第6話
前に弘紀と逢ったのは本丸の天守跡に建てられた観月楼で、あそこは私的な客人をもてなす客室だったが、今、修之輔が足を踏み入れた部屋は完全に弘紀の私室だった。
弘紀がこの城に戻ってまだ半年、藩主のためのこの部屋を使い始めたのもその時からの筈だが、八畳ほどの部屋には、棚にはもちろん床の間にも壁際にも書物が山のように積まれていた。夜も大分深まったこの時間、弘紀は寝巻の単衣の上に薄水の絽の羽織を羽織って、書物を読んでいた。
「弘紀、この通路は」
「有事の際、藩主が逃れるための隠し通路です。二の丸御殿にはこのような通路がいくつかあるのです」
修之輔が出てきた出入口は、床の間から入り込むように
「ここに来るのは誰にも見られていないと思うが」
「大丈夫だと思いますよ」
それより、と弘紀が手招きする。

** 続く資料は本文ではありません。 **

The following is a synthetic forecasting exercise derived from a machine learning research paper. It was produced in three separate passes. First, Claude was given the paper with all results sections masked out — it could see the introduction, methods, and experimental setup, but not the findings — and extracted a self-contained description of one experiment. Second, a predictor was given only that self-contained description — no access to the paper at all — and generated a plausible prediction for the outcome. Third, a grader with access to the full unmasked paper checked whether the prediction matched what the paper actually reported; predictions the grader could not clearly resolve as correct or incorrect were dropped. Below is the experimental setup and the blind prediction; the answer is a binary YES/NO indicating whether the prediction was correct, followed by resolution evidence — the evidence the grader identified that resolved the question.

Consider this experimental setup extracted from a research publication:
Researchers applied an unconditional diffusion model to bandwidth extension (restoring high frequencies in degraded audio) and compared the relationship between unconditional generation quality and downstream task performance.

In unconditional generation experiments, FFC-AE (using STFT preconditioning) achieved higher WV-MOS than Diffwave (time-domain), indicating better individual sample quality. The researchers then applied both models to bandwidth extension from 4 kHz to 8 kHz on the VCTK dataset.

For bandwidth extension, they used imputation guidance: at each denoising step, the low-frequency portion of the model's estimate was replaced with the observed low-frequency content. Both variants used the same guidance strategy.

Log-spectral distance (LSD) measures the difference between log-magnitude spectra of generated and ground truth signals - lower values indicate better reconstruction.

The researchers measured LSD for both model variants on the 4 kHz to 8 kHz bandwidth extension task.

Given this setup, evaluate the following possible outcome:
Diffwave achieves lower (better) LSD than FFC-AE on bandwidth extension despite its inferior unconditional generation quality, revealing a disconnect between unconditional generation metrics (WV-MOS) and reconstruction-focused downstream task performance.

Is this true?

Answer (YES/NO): YES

その薄水の絽の袖は、弘紀が動くと色の濃さを様々に変化させる。修之輔が側に寄って腰を下ろすと、弘紀は一山の書物を指し示した。
「この間の話を聞いて、取り寄せられる物を取り寄せてみました。届いたばかりなので私もまだ全部は見ていないのですが」
そう云う弘紀に二、三冊、書物を手渡され、そのうちの一冊が虎道場で見た『解体新書』だった。寅丸が持っていたのは原本を映した写本をさらに版木に移して刷った廉価版だったが、修之輔が今、手にしているものは原本に近い版で、図版の細やかな線が鮮やかに擦り出されている。値段は想像もつかない。
「修之輔様が見たのはどの図版ですか」
覗き込んでくる弘紀に、これだったように思うが、と頁を示して肩を寄せ合い、一緒に書物を眺めた。黒河で時折そうしていたように。
人体の解剖図には内臓や骨格の図があり、最後の方に皮膚の下の構造が描かれた版図があって、体全体の筋肉の他、手や足の細かな腱まで描かれている。
「自分の体が貧弱に思えるのです」
じっと図版を見ていたそう弘紀がつぶやいた。弘紀は数えで十七歳だが、その年齢に比べて少々成長が遅れているのか、ちょうど今が成人の体に変わる過渡期だった。もともと小柄で、それに加えて筋の質も変わり始めたこの頃は、腕や足が細く見えることが不満らしい。
「肩も骨ばっているだけで、厚さがないのです」
と、弘紀は自分の体ではなく修之輔の首筋から肩に続く体の線を指でなぞった。くすぐったさに口元が思わず緩む。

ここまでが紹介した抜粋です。